Day after day, month after month, year after year of loading and off-loading 40,000 pounds of rigging, sound, and lighting equipment had packed muscle on muscle on my frame. I benched four-hundred, curled ninety. My center-of-gravity located itself high in my chest close to my heart.

Maybe that’s why the black mama at the Washington Monument didn’t get more up in my face. Maybe... but then again it could have been my mountain-man beard or my raptor-bird pupils.

A Stevie Wonder t-shirt knock-off salesman moved briskly left to right to my slow walk. Skittish, he scanned the crowd, kept looking back over his shoulders. He knew. He had to make a few sales, then move on. If he didn’t keep moving, the Brothers would spot him. The Brothers, Wonder’s security, would take his shirts, take his money, and brass-knuckle the piss out of him. That is, if the cops didn’t get him first. But the cops wouldn’t beat him. They’d just cuff him, throw him in a van, take his money, and then let him go at 2AM in a neighborhood not his own.

A man selling ice cream reminds me of Chicago. I’ve worked two Chicago tours. I liked their songs, but Chicago did their sets on automatic pilot. They mailed it in. Sometimes they didn’t know in what city they were playing, unless of course it was Chicago. Damn, according to the agent if I put them in the book, I’ll have to change their name to Omaha or Rockford or something.

I flashed my backstage badge and cut sideways through the clamor at the security gate on the side nearest our hard-on national monument.

Chaka was singing a funk tune from the album Rufusized. The Rock’n’Roll world's fast and loose life of drugs and sex melded with the theme:  It's so hard to stop.

Rufus is a good R&B band, but that last riff sounded like chords from Superfly. That thought took me to Curtis Mayfield and put me in the Troubadour in LA in ‘69? Or ‘70? Maybe early ‘71? Can’t remember. It all fluxes. I knew one of Mayfield’s security persons, a guy named Sugg.
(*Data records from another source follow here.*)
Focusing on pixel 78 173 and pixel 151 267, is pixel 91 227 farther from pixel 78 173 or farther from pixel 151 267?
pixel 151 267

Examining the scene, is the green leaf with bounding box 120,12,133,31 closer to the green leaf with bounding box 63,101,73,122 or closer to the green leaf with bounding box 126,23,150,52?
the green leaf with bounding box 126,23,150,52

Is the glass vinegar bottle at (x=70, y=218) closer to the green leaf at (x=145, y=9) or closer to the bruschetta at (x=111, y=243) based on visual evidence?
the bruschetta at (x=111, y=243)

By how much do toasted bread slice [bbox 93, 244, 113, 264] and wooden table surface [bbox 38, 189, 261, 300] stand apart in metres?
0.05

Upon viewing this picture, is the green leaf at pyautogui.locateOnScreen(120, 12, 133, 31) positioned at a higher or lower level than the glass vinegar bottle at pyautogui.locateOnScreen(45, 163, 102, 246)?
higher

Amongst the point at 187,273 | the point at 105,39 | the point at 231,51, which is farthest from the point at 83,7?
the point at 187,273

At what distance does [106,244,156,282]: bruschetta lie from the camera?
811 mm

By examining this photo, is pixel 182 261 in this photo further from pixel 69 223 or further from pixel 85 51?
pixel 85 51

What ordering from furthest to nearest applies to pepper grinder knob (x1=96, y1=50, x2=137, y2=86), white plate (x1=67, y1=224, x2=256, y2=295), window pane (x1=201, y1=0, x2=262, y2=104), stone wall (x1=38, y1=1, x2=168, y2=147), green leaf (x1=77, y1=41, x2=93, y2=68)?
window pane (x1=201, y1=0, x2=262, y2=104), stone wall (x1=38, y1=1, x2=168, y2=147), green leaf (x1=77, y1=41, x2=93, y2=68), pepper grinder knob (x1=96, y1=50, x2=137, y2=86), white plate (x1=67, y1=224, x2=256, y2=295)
I met Sugg in a bar on Santa Monica Boulevard called The Roadhouse, across the street and east two blocks of the Troubadour. Sugg’s friend Joe Blessed, a mixed blood Apache, owned the pool table that night until I put my quarter down. I did a little Seneca war chant and beat Joe. Sugg thought that was real funny. You know how sometimes you meet folks and you just mesh? Sugg and I meshed. That and my hash supply is how I got admitted to Curtis Mayfield’s dressing room at the Troubadour.

Sugg was Black Creole. Last name was Delatoure. He never told me his first name or why he was called Sugg. He got me through one of the scariest times of my life. I got snookered into buying two pounds of some Kansas weed and it was absolute shit. Sugg told me to boil up some datura leaves, make a tea, and soak the bad pot in it. He said the datura would stone-up the Kansas rope. He also told me not to drink the tea, but after I took a sip and decided it actually tasted pretty good, I drank a tumbler full. Half-hour later I was paralyzed and had tunnel vision. Couldn’t move my legs or arms. Sugg dragged me into the bathroom, stuck the end of a toothbrush down my throat, and made me vomit.

Shit, there I go rambling off again.